The study’s authors made a series of recommendations to help reduce the damage from future tar sands spills, including:
- Update regulations that would require pipeline operators to identify and provide safety sheets for each crude oil transported by the pipeline, catalogue the areas and water bodies that would be most sensitive to a diluted bitumen spill, describe how they would detect and recover sunken oil, provide samples and information about the type of oil spilled to emergency officials, and publicly report the annual volumes and types of crude oil that pass through each pipeline.
- Require the Pipeline and Hazardous Materials Safety Administration (PHMSA), the federal agency that regulates pipelines in the United States, to review spill response plans in coordination with the U.S. Environmental Protection Agency and U.S. Coast Guard to determine if the plans are capable of responding to diluted bitumen spills.
- Develop methods to detect, contain, and recover oil that sinks to the bottom of water bodies.
- Require government agencies at the federal, state, and local level to use industry-standard names for crude oils when planning spill responses.
- Revise oil classifications used by the U.S. Coast Guard to indicate that diluted bitumen can sink in water.
- Collect data to improve modeling of diluted bitumen oil spills.
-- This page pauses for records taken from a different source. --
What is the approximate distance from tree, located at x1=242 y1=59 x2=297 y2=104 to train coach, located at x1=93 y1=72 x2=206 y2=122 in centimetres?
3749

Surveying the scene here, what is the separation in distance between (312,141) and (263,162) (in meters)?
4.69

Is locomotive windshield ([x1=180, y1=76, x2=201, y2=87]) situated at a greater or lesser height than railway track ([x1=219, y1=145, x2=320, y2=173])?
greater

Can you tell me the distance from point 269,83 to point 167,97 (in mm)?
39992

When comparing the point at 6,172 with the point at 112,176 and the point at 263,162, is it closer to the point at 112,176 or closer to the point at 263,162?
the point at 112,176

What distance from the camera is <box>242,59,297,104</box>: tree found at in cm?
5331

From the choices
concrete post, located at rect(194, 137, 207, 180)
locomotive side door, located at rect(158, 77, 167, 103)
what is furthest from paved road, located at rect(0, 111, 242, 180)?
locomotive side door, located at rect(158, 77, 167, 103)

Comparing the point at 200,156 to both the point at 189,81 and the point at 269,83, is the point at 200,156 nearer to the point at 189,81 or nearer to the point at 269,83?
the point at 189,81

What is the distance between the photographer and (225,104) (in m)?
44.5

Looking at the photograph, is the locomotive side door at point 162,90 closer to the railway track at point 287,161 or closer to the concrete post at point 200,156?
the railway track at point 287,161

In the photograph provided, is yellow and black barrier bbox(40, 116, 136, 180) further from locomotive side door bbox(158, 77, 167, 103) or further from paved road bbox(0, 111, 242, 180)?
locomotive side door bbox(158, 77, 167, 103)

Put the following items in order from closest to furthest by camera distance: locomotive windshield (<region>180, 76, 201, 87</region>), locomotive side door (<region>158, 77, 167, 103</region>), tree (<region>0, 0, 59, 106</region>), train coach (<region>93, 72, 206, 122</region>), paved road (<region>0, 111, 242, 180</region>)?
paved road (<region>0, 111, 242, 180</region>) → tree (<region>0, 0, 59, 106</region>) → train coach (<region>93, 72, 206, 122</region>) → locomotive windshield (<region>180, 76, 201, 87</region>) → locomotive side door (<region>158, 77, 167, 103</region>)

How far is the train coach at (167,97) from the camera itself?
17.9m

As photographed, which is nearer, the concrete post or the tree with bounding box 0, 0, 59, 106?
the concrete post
- Improve coordination between federal agencies and state and local governments when planning and practicing oil spill response exercises.
- Develop a standard method for determining the adhesion –a measure of how sticky the oil is–of diluted bitumen in the event of a spill.
After the study’s release, PHMSA said it would develop a bulletin advising pipeline operators about the recommendations and urge voluntary improvements to their spill response plans. The agency also plans to hold a workshop next spring to hear public input on how to implement the recommendations, coordinate with other federal organizations to “advance the recommendations”, and work with industry representatives to improve spill response planning.
“We appreciate the work the National Academy of Sciences has done over the last few years in analyzing the risks of transporting diluted bitumen, including its effects on transmission pipelines, the environment and oil spill response activities,” Artealia Gilliard, PHMSA spokesperson and director for governmental, international and public affairs, said in a statement. “All pipelines transporting crude oil or any other hazardous liquid are required to meet strict federal safety regulations that work to prevent pipeline failures and to mitigate the consequences of pipeline failures when they occur.”